И когда я уже играл, качаясь от слабости из стороны в сторону, Черни повторял:
— Такой худенький! Стоит ли его мучить?
Однако после того, как я сыграл импровизацию на заданную тему — отец настоял на этом, — Черни сказал:
— Отличный талант! Сама природа создала его музыкантом!
Хотя, надо сказать, играл я прескверно: грязно, нетвердо, а что касается аппликатуры, то я совсем ее не придерживался и играл, как получалось.
Но я был очень старателен. И когда пришел к Черни через несколько месяцев (регулярно заниматься я не мог: уроки были слишком дороги), он сказал:
— Отлично, Цизи! Ты понял мои советы.
Черни обучал меня главным образом техническим приемам и в этом был прав.
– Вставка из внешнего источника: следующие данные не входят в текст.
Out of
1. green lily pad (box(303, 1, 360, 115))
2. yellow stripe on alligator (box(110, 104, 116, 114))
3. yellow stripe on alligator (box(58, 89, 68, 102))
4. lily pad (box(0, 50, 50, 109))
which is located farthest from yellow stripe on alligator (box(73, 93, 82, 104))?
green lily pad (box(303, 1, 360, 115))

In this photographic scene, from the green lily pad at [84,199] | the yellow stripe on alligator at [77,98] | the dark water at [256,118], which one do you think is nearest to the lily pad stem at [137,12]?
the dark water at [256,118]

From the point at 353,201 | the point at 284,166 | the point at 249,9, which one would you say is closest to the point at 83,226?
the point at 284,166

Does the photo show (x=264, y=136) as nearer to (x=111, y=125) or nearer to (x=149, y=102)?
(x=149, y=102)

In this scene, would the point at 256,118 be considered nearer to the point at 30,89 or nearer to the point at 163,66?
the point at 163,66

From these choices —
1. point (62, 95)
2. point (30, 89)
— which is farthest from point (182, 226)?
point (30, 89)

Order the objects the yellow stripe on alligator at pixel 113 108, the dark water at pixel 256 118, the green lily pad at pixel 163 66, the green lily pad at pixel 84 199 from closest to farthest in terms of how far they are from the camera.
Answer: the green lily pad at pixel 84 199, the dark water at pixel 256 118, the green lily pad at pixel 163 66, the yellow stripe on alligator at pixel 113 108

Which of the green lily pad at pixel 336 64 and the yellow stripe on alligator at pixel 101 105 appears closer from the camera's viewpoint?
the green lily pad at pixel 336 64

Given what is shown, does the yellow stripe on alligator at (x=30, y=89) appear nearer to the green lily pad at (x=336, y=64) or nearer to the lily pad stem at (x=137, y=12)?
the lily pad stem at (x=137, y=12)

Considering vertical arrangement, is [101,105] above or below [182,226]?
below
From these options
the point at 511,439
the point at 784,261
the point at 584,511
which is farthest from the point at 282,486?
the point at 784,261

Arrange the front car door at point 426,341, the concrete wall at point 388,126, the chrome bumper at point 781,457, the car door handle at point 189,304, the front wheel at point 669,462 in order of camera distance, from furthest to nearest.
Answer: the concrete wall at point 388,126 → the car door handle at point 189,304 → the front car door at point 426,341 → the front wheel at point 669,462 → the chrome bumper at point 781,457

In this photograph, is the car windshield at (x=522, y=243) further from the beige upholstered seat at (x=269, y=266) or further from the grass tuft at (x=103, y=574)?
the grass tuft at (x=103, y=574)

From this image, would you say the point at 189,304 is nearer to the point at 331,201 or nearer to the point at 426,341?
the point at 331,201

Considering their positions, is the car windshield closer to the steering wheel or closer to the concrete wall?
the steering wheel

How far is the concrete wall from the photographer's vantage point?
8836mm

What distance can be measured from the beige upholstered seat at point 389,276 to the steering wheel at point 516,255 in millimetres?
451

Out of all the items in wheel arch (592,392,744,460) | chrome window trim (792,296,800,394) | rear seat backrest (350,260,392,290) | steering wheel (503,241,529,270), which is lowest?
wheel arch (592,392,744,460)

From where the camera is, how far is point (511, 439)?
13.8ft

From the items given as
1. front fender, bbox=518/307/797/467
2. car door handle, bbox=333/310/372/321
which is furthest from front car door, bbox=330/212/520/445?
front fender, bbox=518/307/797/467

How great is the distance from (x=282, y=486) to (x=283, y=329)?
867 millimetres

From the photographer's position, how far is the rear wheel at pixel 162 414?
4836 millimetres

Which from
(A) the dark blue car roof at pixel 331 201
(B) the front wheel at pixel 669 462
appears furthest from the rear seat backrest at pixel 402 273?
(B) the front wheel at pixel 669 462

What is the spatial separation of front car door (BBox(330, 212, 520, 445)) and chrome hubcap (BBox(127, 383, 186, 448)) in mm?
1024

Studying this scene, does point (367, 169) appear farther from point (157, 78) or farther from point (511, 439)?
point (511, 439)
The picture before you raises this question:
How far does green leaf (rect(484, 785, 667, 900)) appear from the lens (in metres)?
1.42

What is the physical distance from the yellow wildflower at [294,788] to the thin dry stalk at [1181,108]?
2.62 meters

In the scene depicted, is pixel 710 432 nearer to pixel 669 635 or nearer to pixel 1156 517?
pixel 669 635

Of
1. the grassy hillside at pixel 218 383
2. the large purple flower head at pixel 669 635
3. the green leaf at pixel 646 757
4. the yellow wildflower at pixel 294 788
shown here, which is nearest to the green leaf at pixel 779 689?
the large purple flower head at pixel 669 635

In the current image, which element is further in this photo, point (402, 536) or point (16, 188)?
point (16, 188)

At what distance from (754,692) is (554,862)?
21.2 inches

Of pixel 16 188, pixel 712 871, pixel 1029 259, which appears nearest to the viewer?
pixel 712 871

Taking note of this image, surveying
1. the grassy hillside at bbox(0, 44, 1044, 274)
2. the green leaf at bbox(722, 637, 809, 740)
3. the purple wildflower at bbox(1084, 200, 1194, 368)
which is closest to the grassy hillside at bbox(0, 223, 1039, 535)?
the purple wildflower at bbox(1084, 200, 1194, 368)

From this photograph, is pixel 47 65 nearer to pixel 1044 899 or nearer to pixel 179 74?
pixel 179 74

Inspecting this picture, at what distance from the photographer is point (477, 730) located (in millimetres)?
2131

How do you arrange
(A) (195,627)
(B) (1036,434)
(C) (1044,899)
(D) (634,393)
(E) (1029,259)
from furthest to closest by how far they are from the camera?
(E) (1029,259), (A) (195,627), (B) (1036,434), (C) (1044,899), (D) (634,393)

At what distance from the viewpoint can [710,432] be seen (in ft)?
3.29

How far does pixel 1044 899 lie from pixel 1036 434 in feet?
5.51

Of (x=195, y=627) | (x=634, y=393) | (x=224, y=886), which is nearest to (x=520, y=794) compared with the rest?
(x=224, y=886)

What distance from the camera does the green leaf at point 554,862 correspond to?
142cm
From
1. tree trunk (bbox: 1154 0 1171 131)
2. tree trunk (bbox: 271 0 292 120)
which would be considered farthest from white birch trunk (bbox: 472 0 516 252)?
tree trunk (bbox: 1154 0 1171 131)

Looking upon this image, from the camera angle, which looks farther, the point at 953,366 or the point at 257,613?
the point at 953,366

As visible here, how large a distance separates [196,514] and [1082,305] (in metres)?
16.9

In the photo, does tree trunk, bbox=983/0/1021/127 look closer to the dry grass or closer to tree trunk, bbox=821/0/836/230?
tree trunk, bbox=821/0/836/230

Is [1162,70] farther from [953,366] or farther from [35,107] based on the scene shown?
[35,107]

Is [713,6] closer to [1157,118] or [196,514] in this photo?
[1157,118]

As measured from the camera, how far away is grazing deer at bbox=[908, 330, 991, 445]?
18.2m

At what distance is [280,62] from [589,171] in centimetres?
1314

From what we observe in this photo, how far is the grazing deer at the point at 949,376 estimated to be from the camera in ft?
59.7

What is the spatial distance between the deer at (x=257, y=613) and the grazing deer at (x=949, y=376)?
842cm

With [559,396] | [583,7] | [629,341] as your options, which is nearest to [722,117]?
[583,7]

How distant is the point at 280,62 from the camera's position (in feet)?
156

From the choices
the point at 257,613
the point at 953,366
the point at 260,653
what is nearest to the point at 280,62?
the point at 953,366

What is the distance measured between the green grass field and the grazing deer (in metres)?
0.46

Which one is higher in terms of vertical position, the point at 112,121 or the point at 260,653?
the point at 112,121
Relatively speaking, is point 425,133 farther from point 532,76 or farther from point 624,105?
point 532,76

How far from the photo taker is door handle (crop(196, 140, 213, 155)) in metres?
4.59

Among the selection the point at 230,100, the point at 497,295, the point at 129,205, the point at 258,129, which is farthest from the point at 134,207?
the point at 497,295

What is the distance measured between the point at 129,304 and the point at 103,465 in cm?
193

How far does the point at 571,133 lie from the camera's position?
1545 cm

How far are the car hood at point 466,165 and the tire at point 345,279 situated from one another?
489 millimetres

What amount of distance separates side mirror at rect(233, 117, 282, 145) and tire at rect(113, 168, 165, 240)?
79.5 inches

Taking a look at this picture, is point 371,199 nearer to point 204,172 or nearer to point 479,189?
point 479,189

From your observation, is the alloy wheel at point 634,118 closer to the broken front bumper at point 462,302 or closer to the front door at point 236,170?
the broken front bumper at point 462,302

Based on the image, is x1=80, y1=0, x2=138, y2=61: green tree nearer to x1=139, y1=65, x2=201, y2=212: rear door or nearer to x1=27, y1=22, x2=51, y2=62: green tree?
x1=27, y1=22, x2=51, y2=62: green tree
Так называемого «чувства» я обнаруживал даже слишком много, а дисциплины мне не хватало.
Другим моим венским педагогом (по теории музыки) был знаменитый Антонио Сальери. Черни учился у Бетховена, а самого Бетховена обучал Сальери. Я не знал тогда, что ему приписывали, — отец не счел нужным сказать мне об этом. Но вид Сальери меня испугал.
Ему было тогда семьдесят два года; мне теперь столько же. Но я не помню, чтобы кому-нибудь из учеников, даже самым юным, я внушал страх. Что же касается Сальери, то весь его вид: желтушное лицо, орлиный нос, тонкие подвижные губы и особенно тусклые глаза, круглые, как у филина, — показался мне зловещим, и я не скоро привык к нему.
Все же в нем было что-то величавое. Некоторые ученики прозвали его «Граф Калиостро». Узнав смысл этого прозвища, я нашел его метким: моему детскому воображению Сальери также представлялся колдуном, обладающим губительными чарами.
Однако я не принадлежу к тем, кто безоговорочно верит, будто Сальери отравил Моцарта. Говорят, на смертном одре Сальери проговорил что-то, подтверждающее это подозрение. Но если принять на веру, что люди говорят перед смертью, истерзанные муками и страхом, да еще понукаемые священником, мы пришли бы к неправильным выводам. Я не ручаюсь за то, что буду произносить в предсмертный час, и заранее прошу не придавать значения моему бреду…
Мне трудно целиком поверить в преступление Сальери, потому что этот похожий на колдуна старик горячо взялся за устройство моей судьбы. Допустим, он не увидал во мне музыканта, опасного для него самого. Но что могло заставить его отказаться от платы за уроки? Что заставило его писать обо мне нашему хозяину, князю Эстергази, и просить его перевести моего отца в Вену? Когда я приходил к Сальери разгоряченный и уже усталый, потому что жил очень далеко, Сальери заботливо усаживал меня в кресло, угощал шоколадом и сам занимал меня, пока я пил и ел. Он сокрушался, что я не могу приходить к нему каждый день, и нередко присылал за мной карету.
Вспоминая все это, я сильно сомневаюсь в достоверности того ужасного слуха… Или, может быть, вниманием к неизвестному мальчику несчастный хотел успокоить свою совесть? Он подолгу смотрел на меня, шепча что-то, пока я решал гармоническую задачу. Может быть, проводив меня, он скрывался у себя в спальне и, не спуская глаз с портрета Моцарта (я знал, что он висит там над постелью), молил простить его? Шекспир мог бы разгадать эту загадку и, вероятно, попытался бы, живи он двести лет спустя.